The exacerbated cerebral accumulation of Aβ in D257A; APP/Ld mice could have resulted from either increased production or decreased clearance/degradation of Aβ. Because we did not observe any changes in the levels of BACE1, PS1, C99, and C83 in D257A; APP/Ld bigenic versus APP/Ld mice (Figure 3), all evidence supporting increased Aβ production in the brains of the bigenic mice is lacking. It should be noted that BACE1 levels were significantly increased in the brains of D257A; APP/Ld and APP/Ld compared to D257A and wild-type mice, consistent with our previous work showing that BACE1 levels are elevated by amyloid pathology in human AD and APP transgenic mouse brains [32, 33, 53]. Nevertheless, the lack of support for a D257A-associated increase in Aβ production suggested that impaired Aβ clearance/degradation might have led to the increase of Aβ accumulation in D257A; APP/Ld brain. To test this hypothesis, we analyzed cerebral levels of two major Aβ degrading enzymes, IDE and NEP. Consistent with findings from other APP transgenic mice [38, 39], levels of IDE, but not NEP, were increased in response to Aβ accumulation in the brains of APP/Ld mice (Figure 4). This Aβ-induced increased IDE level might reflect a feed-back mechanism that attempts to counteract the build-up of Aβ in the brain. Additionally, IDE strongly prefers to localize within GFAP-positive astrocytes surrounding Aβ plaques . Most importantly, in the D257A; APP/Ld bigenic mice, we observed that the D257A mutation completely abrogated the Aβ-induced increase in IDE level. Our study is the first to show in vivo that mitochondrial dysfunction, by the D257A mutation, can prevent the Aβ-induced IDE increase. Interestingly, a previous report indicated that the D257A mutation can affect metabolism by changing levels of major hormones such as leptin and ghrelin . Therefore, it is not unprecedented that the D257A mutation can affect enzymes in metabolic pathways, like IDE. Additionally, D257A; APP/Ld mice phenotypically mimic aspects of advanced aging and increased mortality at time of analysis at 12 months of age. Thus, the abrogated IDE increase in these mice might represent an aging-related effect . Because Aβ peptide levels have been shown to correlate inversely with IDE levels in vivo [37, 56], the blocked Aβ-induced IDE increase could be responsible for the exacerbated amyloid accumulation in the bigenic mice.

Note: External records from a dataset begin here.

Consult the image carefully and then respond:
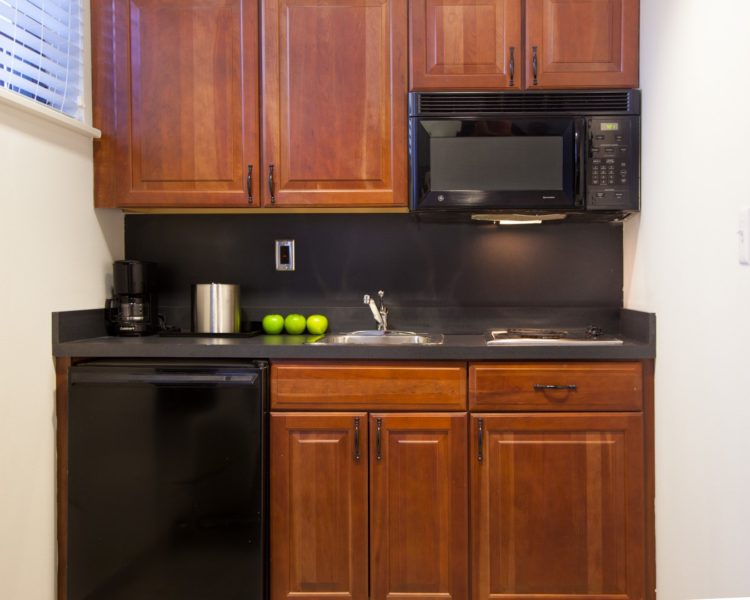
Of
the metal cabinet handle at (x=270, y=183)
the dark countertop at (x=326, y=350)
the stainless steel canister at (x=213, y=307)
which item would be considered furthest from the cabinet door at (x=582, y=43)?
the stainless steel canister at (x=213, y=307)

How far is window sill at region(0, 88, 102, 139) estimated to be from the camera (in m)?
1.64

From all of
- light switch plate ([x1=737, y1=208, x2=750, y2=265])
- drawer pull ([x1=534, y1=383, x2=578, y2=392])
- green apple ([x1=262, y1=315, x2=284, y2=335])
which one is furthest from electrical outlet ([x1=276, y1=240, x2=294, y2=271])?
light switch plate ([x1=737, y1=208, x2=750, y2=265])

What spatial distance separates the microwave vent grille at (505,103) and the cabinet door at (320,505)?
3.58 feet

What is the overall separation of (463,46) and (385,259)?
33.0 inches

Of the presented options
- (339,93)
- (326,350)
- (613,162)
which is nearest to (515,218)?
(613,162)

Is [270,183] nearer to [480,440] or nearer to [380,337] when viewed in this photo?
[380,337]

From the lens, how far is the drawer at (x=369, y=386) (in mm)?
1851

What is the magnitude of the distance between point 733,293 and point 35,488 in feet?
6.58

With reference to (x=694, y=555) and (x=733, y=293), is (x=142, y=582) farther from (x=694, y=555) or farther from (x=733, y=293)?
(x=733, y=293)

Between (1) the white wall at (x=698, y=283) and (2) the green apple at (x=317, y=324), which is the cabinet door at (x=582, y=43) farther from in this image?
(2) the green apple at (x=317, y=324)

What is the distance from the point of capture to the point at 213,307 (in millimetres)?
2195

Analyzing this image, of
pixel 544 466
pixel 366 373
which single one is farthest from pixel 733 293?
pixel 366 373

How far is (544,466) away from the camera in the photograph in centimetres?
184

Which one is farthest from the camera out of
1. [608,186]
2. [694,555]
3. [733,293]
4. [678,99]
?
[608,186]
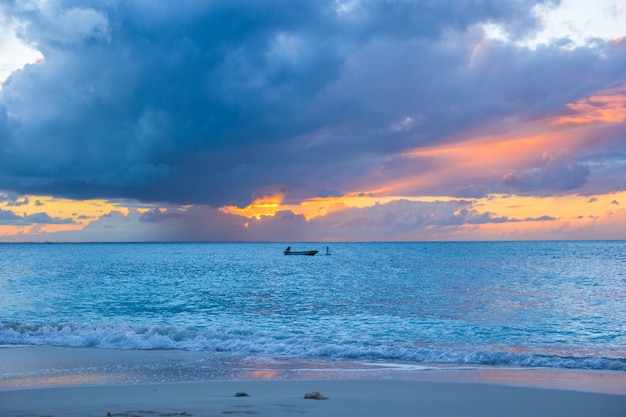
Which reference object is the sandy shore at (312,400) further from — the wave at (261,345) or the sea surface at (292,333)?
the wave at (261,345)

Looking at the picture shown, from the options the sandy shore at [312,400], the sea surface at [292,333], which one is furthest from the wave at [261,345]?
the sandy shore at [312,400]

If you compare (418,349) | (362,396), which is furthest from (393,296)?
(362,396)

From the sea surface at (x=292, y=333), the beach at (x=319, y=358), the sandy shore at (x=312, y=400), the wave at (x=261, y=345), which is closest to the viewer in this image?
the sandy shore at (x=312, y=400)

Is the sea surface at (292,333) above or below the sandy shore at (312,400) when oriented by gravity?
below

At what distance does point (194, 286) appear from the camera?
59406 millimetres

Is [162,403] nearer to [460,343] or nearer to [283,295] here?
[460,343]

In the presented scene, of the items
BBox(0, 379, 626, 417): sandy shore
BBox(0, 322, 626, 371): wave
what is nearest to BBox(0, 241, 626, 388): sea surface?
BBox(0, 322, 626, 371): wave

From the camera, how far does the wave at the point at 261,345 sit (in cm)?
1950

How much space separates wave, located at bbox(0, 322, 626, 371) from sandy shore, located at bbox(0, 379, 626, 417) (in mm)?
5066

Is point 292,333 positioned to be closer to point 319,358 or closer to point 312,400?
point 319,358

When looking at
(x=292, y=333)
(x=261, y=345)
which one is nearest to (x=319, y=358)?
(x=261, y=345)

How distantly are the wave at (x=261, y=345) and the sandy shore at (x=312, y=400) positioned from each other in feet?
16.6

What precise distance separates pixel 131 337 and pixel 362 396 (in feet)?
45.1

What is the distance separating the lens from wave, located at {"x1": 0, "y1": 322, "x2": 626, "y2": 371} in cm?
1950
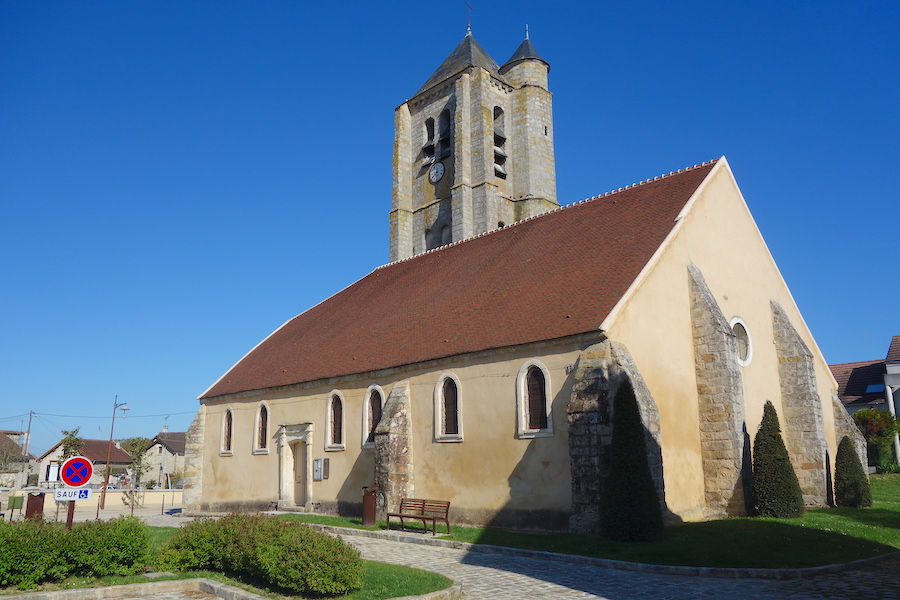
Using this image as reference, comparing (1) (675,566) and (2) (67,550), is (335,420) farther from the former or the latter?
(1) (675,566)

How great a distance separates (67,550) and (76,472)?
68.1 inches

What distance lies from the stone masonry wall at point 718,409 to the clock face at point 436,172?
21.6 meters

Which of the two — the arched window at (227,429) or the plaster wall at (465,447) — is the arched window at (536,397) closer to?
the plaster wall at (465,447)

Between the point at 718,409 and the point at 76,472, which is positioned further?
the point at 718,409

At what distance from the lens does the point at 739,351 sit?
806 inches

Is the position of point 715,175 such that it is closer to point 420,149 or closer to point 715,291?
point 715,291

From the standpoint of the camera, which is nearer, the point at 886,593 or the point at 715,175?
the point at 886,593

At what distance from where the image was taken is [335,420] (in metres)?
23.3

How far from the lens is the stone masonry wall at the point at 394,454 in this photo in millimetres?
19547

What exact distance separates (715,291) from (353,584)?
14.3m

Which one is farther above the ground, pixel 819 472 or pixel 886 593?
pixel 819 472

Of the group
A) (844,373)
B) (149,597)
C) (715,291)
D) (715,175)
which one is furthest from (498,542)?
(844,373)

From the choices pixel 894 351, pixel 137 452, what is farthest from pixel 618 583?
pixel 137 452

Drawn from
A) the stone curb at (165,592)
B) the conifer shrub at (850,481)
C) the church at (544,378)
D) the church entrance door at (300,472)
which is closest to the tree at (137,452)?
the church at (544,378)
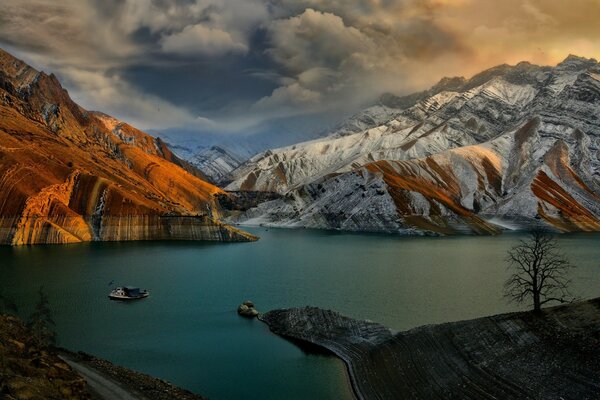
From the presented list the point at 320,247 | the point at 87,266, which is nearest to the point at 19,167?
the point at 87,266

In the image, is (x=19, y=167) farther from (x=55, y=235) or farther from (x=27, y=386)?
(x=27, y=386)

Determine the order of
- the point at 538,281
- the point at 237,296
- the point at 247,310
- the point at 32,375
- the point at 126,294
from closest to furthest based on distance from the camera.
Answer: the point at 32,375 < the point at 247,310 < the point at 126,294 < the point at 237,296 < the point at 538,281

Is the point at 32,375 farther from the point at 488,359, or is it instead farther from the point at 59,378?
the point at 488,359

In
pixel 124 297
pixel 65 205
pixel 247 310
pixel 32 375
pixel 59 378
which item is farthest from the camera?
pixel 65 205

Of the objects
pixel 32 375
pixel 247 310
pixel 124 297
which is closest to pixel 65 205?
pixel 124 297

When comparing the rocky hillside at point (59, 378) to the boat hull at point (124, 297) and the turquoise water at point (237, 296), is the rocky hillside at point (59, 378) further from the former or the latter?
the boat hull at point (124, 297)

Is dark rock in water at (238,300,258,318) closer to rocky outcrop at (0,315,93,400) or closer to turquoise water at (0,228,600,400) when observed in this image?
turquoise water at (0,228,600,400)

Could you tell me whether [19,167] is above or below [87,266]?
above
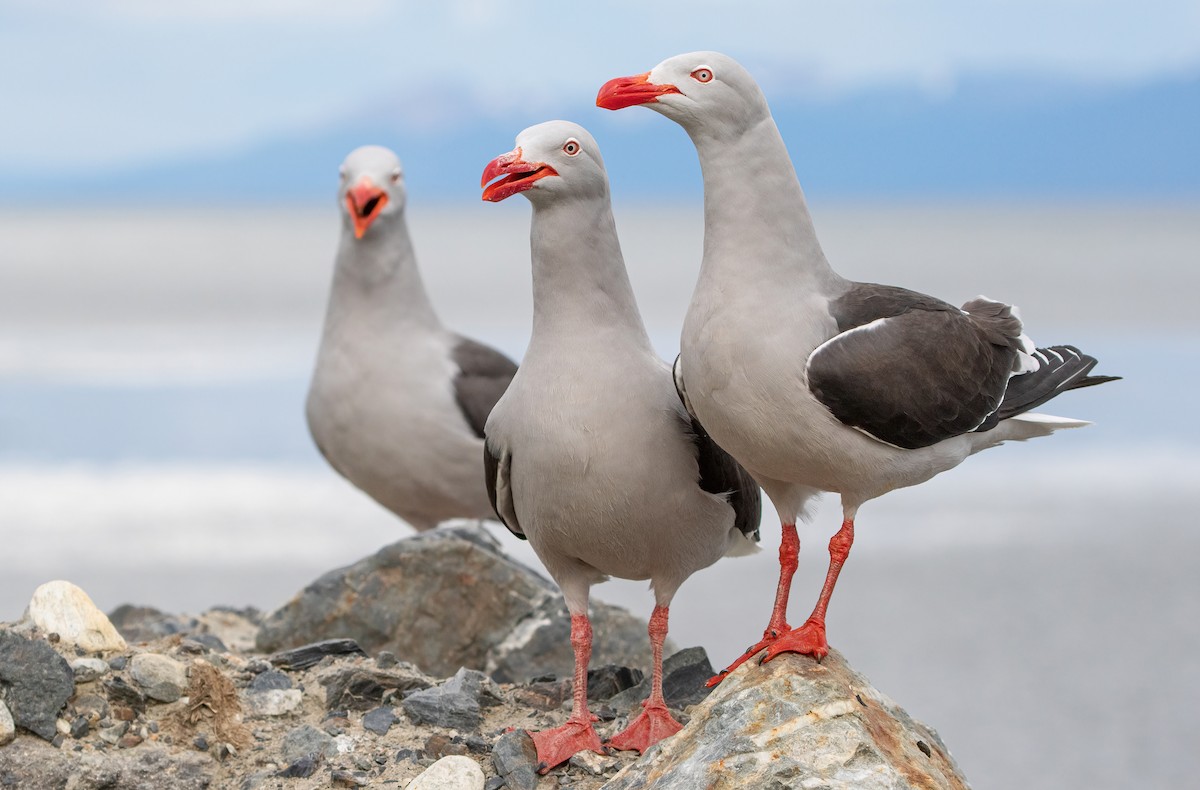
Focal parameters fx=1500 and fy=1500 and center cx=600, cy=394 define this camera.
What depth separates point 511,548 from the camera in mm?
10148

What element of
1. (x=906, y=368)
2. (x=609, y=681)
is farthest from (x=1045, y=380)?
(x=609, y=681)

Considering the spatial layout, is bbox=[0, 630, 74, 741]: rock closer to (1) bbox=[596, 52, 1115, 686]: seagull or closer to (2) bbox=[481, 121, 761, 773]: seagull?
(2) bbox=[481, 121, 761, 773]: seagull

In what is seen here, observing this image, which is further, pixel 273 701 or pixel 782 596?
pixel 273 701

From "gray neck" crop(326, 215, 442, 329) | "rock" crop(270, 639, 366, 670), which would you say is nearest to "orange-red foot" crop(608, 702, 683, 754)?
"rock" crop(270, 639, 366, 670)

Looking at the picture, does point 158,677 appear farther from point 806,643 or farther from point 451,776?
point 806,643

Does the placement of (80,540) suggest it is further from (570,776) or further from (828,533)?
(570,776)

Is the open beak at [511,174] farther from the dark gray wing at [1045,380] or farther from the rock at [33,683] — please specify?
the rock at [33,683]


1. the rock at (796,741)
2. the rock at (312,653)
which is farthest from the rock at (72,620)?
the rock at (796,741)

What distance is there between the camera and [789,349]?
153 inches

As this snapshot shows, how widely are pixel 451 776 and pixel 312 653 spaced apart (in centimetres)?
118

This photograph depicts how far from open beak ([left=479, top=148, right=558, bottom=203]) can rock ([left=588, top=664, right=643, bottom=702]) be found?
1.76 metres

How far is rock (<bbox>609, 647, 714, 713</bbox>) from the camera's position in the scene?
4883 mm

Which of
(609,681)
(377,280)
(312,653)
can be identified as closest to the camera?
(609,681)

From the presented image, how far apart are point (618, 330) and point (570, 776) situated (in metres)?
1.31
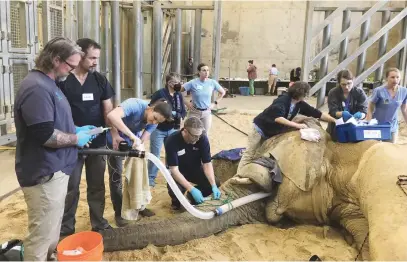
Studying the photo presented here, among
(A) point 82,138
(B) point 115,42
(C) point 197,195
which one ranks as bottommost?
(C) point 197,195

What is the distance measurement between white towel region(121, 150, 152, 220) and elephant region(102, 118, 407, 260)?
0.21 m

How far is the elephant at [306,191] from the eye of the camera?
147 inches

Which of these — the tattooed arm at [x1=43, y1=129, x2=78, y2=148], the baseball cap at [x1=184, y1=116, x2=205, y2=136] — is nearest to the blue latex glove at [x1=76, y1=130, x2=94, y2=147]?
the tattooed arm at [x1=43, y1=129, x2=78, y2=148]

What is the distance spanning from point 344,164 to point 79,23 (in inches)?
259

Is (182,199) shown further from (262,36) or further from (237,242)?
(262,36)

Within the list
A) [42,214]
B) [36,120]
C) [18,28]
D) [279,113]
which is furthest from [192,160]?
[18,28]

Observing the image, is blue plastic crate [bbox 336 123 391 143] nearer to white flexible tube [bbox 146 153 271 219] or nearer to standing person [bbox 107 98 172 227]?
Answer: white flexible tube [bbox 146 153 271 219]

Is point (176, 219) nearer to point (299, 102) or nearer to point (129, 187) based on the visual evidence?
point (129, 187)

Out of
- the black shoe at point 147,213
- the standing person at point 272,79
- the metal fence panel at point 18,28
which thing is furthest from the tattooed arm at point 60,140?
the standing person at point 272,79

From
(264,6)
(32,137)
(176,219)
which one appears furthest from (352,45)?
(32,137)

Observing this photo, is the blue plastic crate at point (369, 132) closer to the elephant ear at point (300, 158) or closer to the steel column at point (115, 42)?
the elephant ear at point (300, 158)

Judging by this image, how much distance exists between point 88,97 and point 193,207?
1464 millimetres

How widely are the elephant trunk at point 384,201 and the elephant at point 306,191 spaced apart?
0.5 inches

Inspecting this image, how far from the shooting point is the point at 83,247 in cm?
322
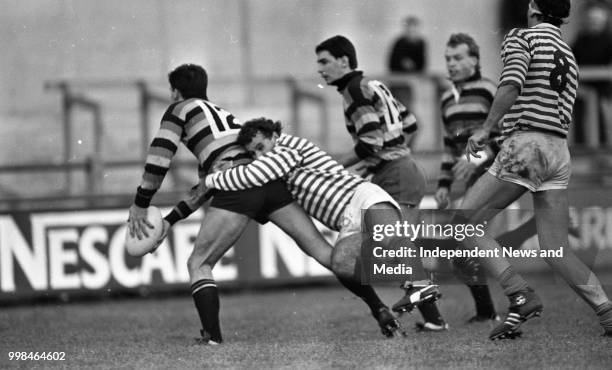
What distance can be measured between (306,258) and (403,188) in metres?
3.77

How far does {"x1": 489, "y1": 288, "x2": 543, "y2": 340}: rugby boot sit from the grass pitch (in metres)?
0.09

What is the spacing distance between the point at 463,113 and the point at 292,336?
6.68ft

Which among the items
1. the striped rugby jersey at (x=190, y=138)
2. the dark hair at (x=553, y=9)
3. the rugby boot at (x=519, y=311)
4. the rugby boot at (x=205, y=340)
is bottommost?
the rugby boot at (x=205, y=340)

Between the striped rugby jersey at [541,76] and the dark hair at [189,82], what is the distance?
203cm

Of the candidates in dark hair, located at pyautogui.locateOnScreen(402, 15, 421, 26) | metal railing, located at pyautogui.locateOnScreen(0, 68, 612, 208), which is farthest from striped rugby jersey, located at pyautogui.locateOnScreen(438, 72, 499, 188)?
dark hair, located at pyautogui.locateOnScreen(402, 15, 421, 26)

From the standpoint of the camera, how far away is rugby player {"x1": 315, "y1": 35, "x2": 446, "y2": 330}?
8.58m

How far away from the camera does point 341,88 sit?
8750 mm

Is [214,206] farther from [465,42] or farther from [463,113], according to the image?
[465,42]

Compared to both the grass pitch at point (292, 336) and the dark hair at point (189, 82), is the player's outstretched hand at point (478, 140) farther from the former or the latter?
the dark hair at point (189, 82)

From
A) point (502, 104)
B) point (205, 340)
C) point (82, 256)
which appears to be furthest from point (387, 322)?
point (82, 256)

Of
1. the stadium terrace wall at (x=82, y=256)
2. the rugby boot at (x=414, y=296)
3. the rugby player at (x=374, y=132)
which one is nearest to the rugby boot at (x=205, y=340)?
the rugby boot at (x=414, y=296)

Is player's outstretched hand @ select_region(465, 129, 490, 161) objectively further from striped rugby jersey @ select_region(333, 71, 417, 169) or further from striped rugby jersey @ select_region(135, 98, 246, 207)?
striped rugby jersey @ select_region(135, 98, 246, 207)

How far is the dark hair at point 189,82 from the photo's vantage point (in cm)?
849

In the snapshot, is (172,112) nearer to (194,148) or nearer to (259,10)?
(194,148)
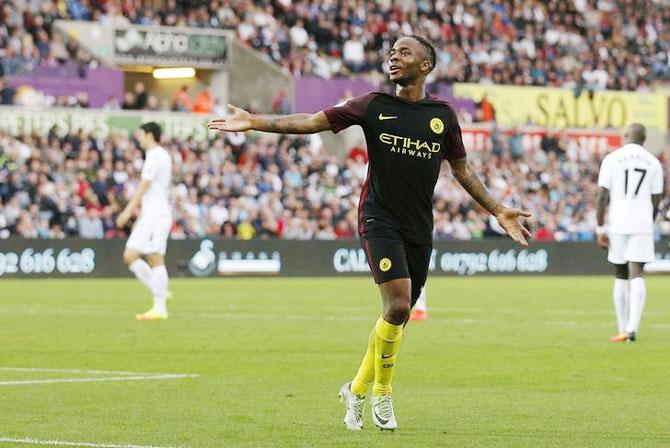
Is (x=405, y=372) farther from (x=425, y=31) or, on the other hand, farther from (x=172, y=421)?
(x=425, y=31)

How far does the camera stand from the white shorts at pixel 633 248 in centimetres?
1650

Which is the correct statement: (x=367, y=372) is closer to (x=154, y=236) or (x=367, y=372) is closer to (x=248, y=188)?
(x=154, y=236)

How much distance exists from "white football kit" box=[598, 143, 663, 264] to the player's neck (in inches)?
282

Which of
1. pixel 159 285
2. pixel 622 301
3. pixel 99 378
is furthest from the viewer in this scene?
pixel 159 285

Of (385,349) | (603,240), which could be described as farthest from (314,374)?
(603,240)

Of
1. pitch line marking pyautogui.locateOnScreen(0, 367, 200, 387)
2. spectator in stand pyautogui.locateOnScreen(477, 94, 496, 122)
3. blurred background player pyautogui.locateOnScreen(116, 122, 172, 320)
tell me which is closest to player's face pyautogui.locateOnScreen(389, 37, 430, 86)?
pitch line marking pyautogui.locateOnScreen(0, 367, 200, 387)

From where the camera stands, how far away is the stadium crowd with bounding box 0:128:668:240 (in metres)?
32.8

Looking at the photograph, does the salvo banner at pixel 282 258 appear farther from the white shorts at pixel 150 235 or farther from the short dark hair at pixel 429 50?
the short dark hair at pixel 429 50

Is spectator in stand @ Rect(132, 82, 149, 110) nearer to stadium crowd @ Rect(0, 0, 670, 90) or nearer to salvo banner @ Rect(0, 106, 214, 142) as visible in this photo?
salvo banner @ Rect(0, 106, 214, 142)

Previous studies of APP/Ld transgenic mice show absence of substantial brain atrophy [24, 57], implying that Aβ accumulation on its own does not cause significant neurodegeneration. Indeed, our study supports a two-hit hypothesis whereby Aβ is insufficient to cause substantial neurodegeneration by amyloid buildup alone. An additional stress factor, such as mitochondrial dysfunction, is proposed to combine with Aβ to trigger the anticipated cascade of events leading to neurodegeneration.
A growing body of work from two independent knockin mouse lines has demonstrated that the PolgA D257A mutation causes increased accumulation of mtDNA mutations that leads to progressive mitochondrial dysfunction with age [18, 21, 22, 58–63]. Our work suggests the possibility that Aβ toxicity might exacerbate mitochondrial dysfunction associated with the D257A mutation, thus causing brain atrophy. Future studies should be undertaken to investigate whether Aβ can worsen pre-existing age-related mitochondrial deficits and their effects on neurodegeneration.
Hematoxylin staining of coronal brain sections revealed that only the bigenic D257A; APP/Ld mice exhibited a smaller overall brain size with shrinkage of the cortex and hippocampus, compared to the other genotypes (Figure 5). Additionally, cortical neurons in the bigenic mice revealed abnormal nuclear morphologies reminiscent of neurons undergoing apoptosis [40, 64]. In contrast, cortical neurons of D257A and APP/Ld mice appeared morphologically similar to those of wild-type mice. A time-course study examining morphological changes in the brains of D257A; APP/Ld compared to the other genotypes will be important for determining when these abnormalities appear.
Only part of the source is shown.